Sadeq Alamyar was born in 1951 in Afghanistan. He was Commander of the 444th Commando Force, an elite Afghan army, under Hafizullah Amin’s regime.
In April 1978, the People’s Democratic Party of Afghanistan was brought to power by a coup known as the Saur Revolution. This was followed by a civil war between the communist government and Islamist rebels known as Mujahedeen.
On 20 April 1979, Alamyar’s troops are believed to have raided Kerala, the capital of the Kunar province (north-eastern Afghanistan). More than 1’000 boys and men were executed or taken away to be killed, in retaliation for collaborating with anti-government fighters. Alamyar had allegedly fired some of the shots himself. His men used bulldozers to bury the bodies in mass graves. Many of the victims were only wounded and therefore buried alive. The rest of Kerala’s population deserted the village.
In the 1990s, after the collapse of the Afghan communist government and a decade of imprisonment, Alamyar was granted asylum in The Netherlands. He is now a Dutch citizen and a resident of Rotterdam.
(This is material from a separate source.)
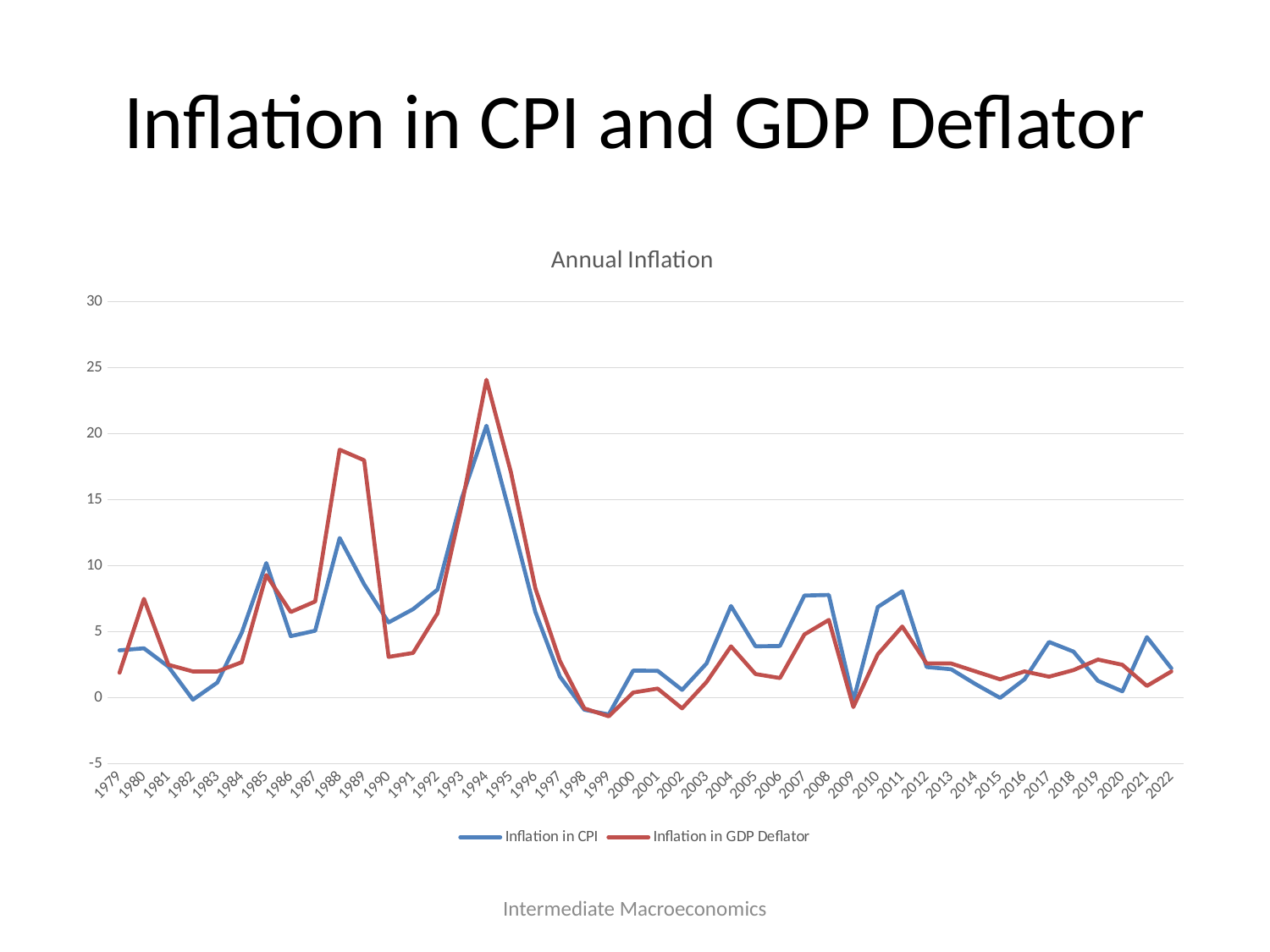
Is the value of Inflation in GDP Deflator in 1988 greater or less than 15? greater In 1988, which series has the higher value, Inflation in CPI or Inflation in GDP Deflator? Inflation in GDP Deflator In 2011, which series has the higher value, Inflation in CPI or Inflation in GDP Deflator? Inflation in CPI In which year does Inflation in GDP Deflator reach its highest value? 1994 Is the value of Inflation in GDP Deflator in 1994 greater or less than 20? greater In which year does Inflation in CPI reach its highest value? 1994 How many series does the legend list? 2 What is the title shown above the chart's plot area? Annual Inflation What kind of chart is shown on the slide? line chart Is the value of Inflation in CPI in 1982 greater or less than 5? less Does Inflation in CPI rise or fall from 1994 to 1998? fall How many years are plotted along the x axis? 44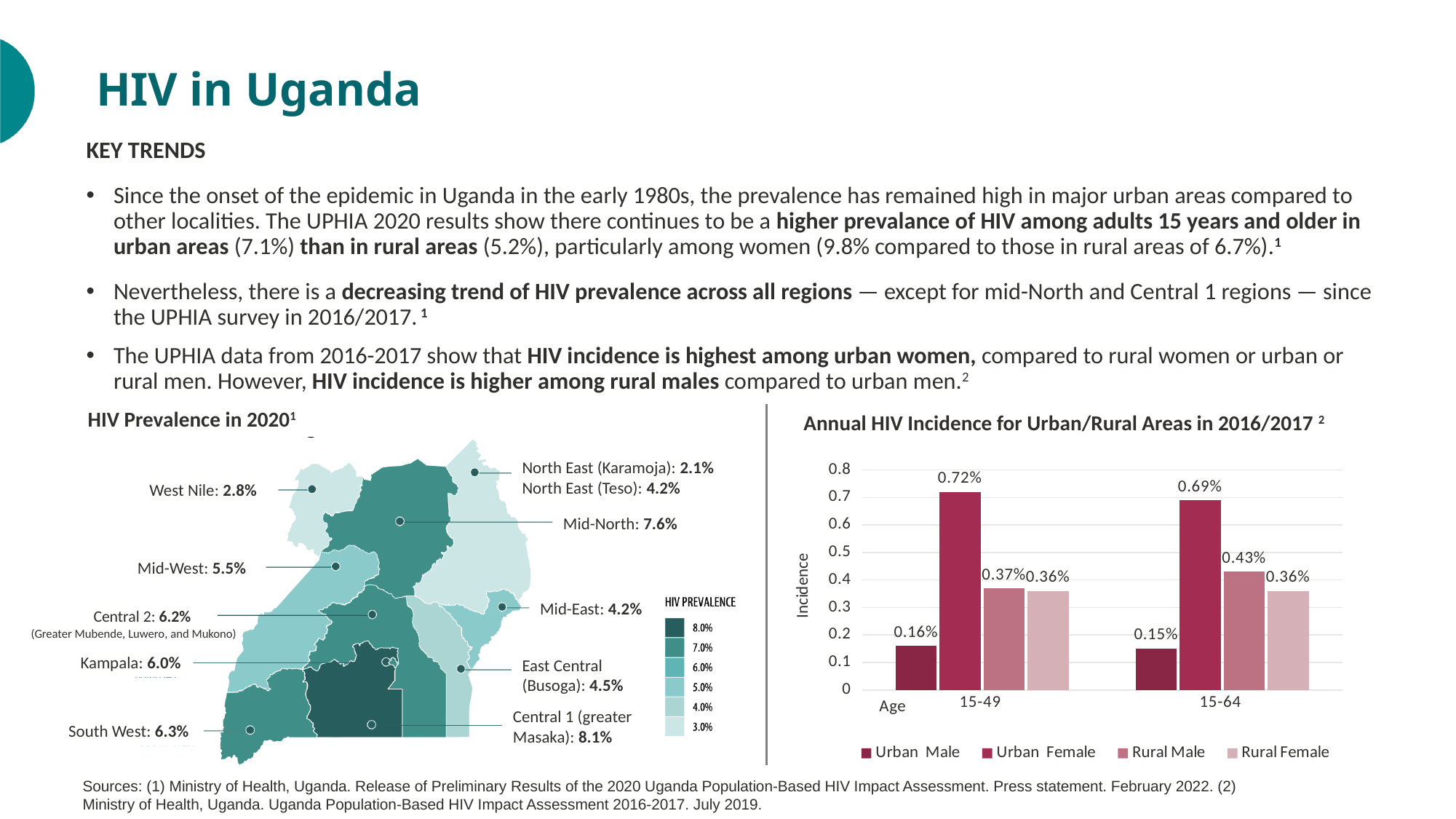
What kind of chart is the Annual HIV Incidence for Urban/Rural Areas in 2016/2017? Bar chart On the Annual HIV Incidence chart, what is the incidence for Urban Male in the 15-64 age group? 0.15% How many series does the legend of the Annual HIV Incidence chart list? 4 On the HIV Prevalence in 2020 map, what is the prevalence for Mid-North? 7.6% On the Annual HIV Incidence chart, is the incidence for Rural Male or Urban Male larger in the 15-64 age group? Rural Male On the Annual HIV Incidence chart, which series has the highest incidence in the 15-49 age group? Urban Female On the Annual HIV Incidence chart, what is the incidence for Rural Male in the 15-64 age group? 0.43% On the Annual HIV Incidence chart, what is the difference between Urban Female and Rural Male incidence in the 15-64 age group? 0.26% On the Annual HIV Incidence chart, what is the difference between Urban Female and Urban Male incidence in the 15-49 age group? 0.56% On the Annual HIV Incidence chart, is the Urban Female value for the 15-64 age group greater or less than 0.5? greater On the Annual HIV Incidence chart, which series has the lowest incidence in the 15-64 age group? Urban Male On the Annual HIV Incidence chart, what is the incidence for Urban Female in the 15-49 age group? 0.72%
Alamyar was arrested 27 October 2015 by the Dutch national police. The case was initiated following a criminal complaint filed in 2008 by relatives of victims. Alamyar is facing charges as a direct perpetrator, since he allegedly shot some of the victims himself. The Dutch prosecutors are accusing him of war crimes allegedly committed in a non-international armed conflict.
In December 2017, the Dutch Office of the Prosecutor dismissed the case against Sadeq Alamyar for lack of convincing evidence.
None of the perpetrators have yet been held accountable for the Kerala massacre, but because The Netherlands have no statutes of limitation for war crimes, it could still happen in the future. Another Kerala suspect, who lives in Norway, can no longer be prosecuted because of the Norwegian statute of limitations.